I am not a fan of whining, particularly when it comes from clergy.

But, a group in England has elevated clergy whining to new heights. After surveying 200 vicars, pastors, ministers and leaders in the church, Steve Chalke and his colleagues report that,

The results – although mixed in places – present a pretty bleak picture. An overwhelming majority of respondents (71%) reported feeling stressed and pressured, with 76% claiming to be regularly shouted at by a member of their congregation. Perhaps most alarmingly, almost two-thirds (65%) felt that the pressure of their ministry had put strain on their marriage. Twelve percent described that strain as ‘significant.’ The research also revealed that:

  • 43% of leaders felt their church members have little or no understanding of the pressures they are under.
  • Half of respondents felt that they received very little personal or professional development, although a significant minority of 30% felt that what they did receive was adequate.
  • On average, church leaders are shouted at or spoken to rudely once a week, but it could rise as high as 30 times a month for some. One respondent sorrowfully reported that it happened on a ‘daily basis’


I cannot think of any job in our current climate in which a large percentage of employees would not report “feeling stressed and pressured” as a result of work conditions. Stress and pressure are realities that simply go with the context in which we live.

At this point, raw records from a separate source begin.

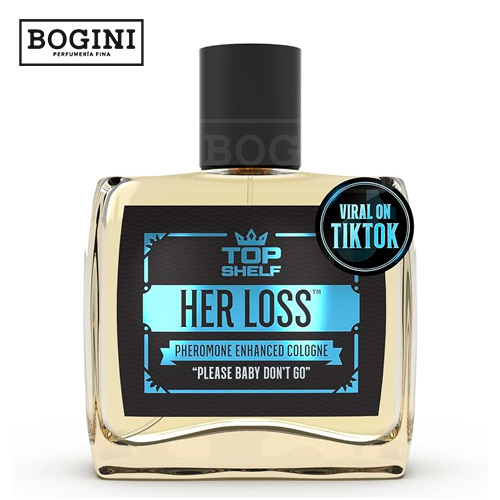 Her Loss
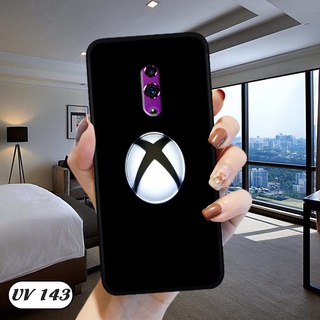 Ốp lưng cho điện thoại Realme X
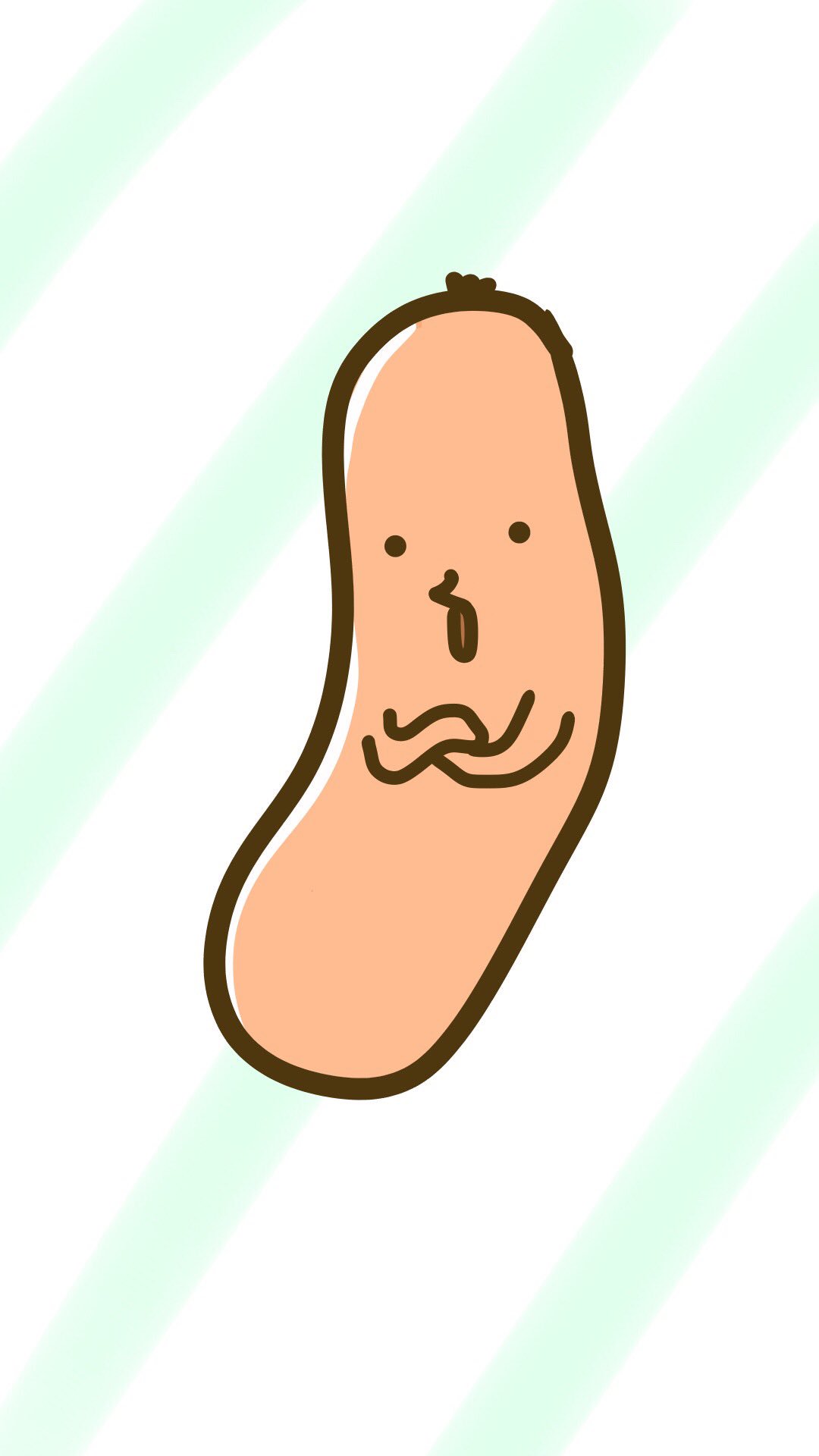 Tさん ソーセージのそうせいじ君 突然頭に浮かんだキャラクター 浮かんだときは足もあったんだけどこのほうが可愛い感じがしたので足はなくしました お絵描き イラスト ソーセージ T Co Wg7t49eucv Twitter Tさん ソーセージのそうせいじ君 突然頭に浮かんだキャラクター 浮かんだときは足もあったんだけどこのほうが可愛い感じがしたので足はなくしました お絵描き イラスト ソーセージ T Co Wg7t49eucv Twitter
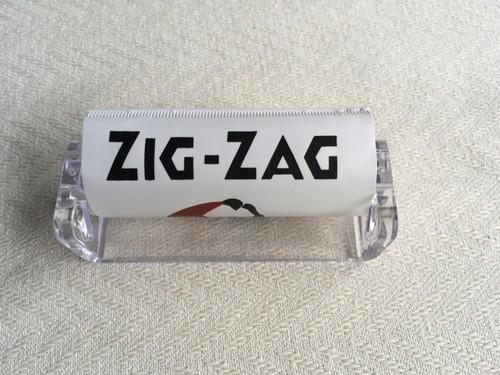 Regular size zig zag - size,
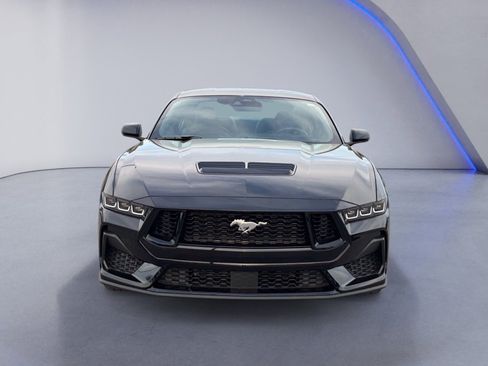 Used 2024 Ford Mustang GT Premium image 6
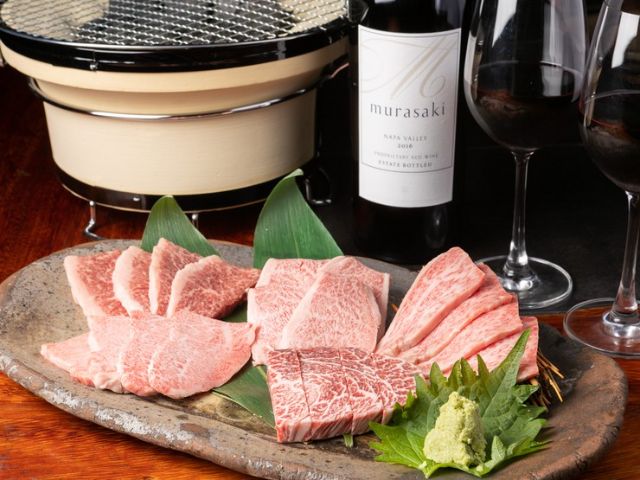 맛도 좋고, 양도 좋고, 분위기도 좋은 추천 고기 요리집 5선｜오사카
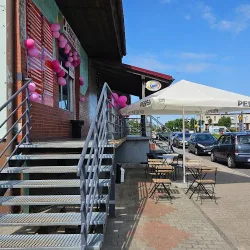 Enjoy Doner Kebab - Słupca (Słupca )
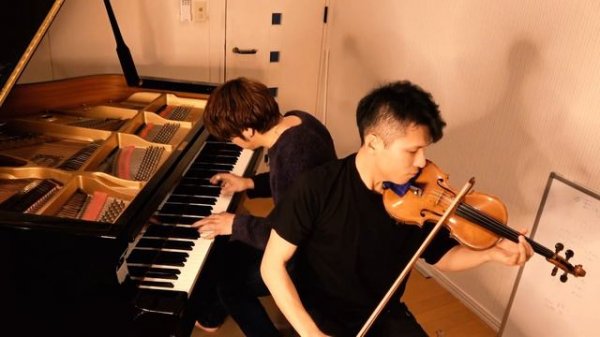 【Secret Garden】Song from a Secret Garden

I was watching the woman operating the check-out in our local grocery store yesterday and observed how “stressed and pressured” she looked. I bet 43% of her customers every day “have little or no understanding of the pressures” she is under. I doubt she receives much “personal or professional development” at her job. I know she is regularly “spoken to rudely,” by impatient customers. And I cannot imagine that she gets much on-the-job appreciation from those she serves.

I do not believe most clergy have cause to be any more dissatisfied, discontent,  or unhappy in their work than the majority of workers.

The tragedy of course is that, of all people, those of us whose job it is to help others open to an awareness of the abundance and beauty of life, should surely be vastly more content than most employees with our lot in life and the work we are privileged to do.

What is the problem? Why do 76% of church leaders complain about their professional lives?

It is tempting to seek answers by pointing a finger at some guilty party out there. But, grown-ups don’t blame others for their internal condition. People with mature spiritual lives (hopefully a description of most church leaders) take responsibility for their inner lives. We do not blame you because we are unhappy.

In response to his own survey Steve Chalke suggests that the well-being of clergy is ultimately

a question of nurturing and sustaining your inner life and spirituality. I know how hard it is, in a busy schedule, to do this, but I’ve slowly learnt that cutting out time for reflection is always a false economy that comes back to bite. As the classic poem ‘I Didn’t Have Time’ reminds us, we are all too busy not to pray!

This is wise advice.

If I want to avoid finding myself in the ranks of clergy-whiners, I need to attend to my inner life. I need to pray. I need to rest and to step aside for a time from the pressures and strains of my work.

Paul urged the Christians in Corinth to

be imitators of me. (I Corinthians 4:16)

As a leader in the church, my first responsibility is to develop a life I might want others to imitate. This is only remotely possible if I begin with a life of prayer.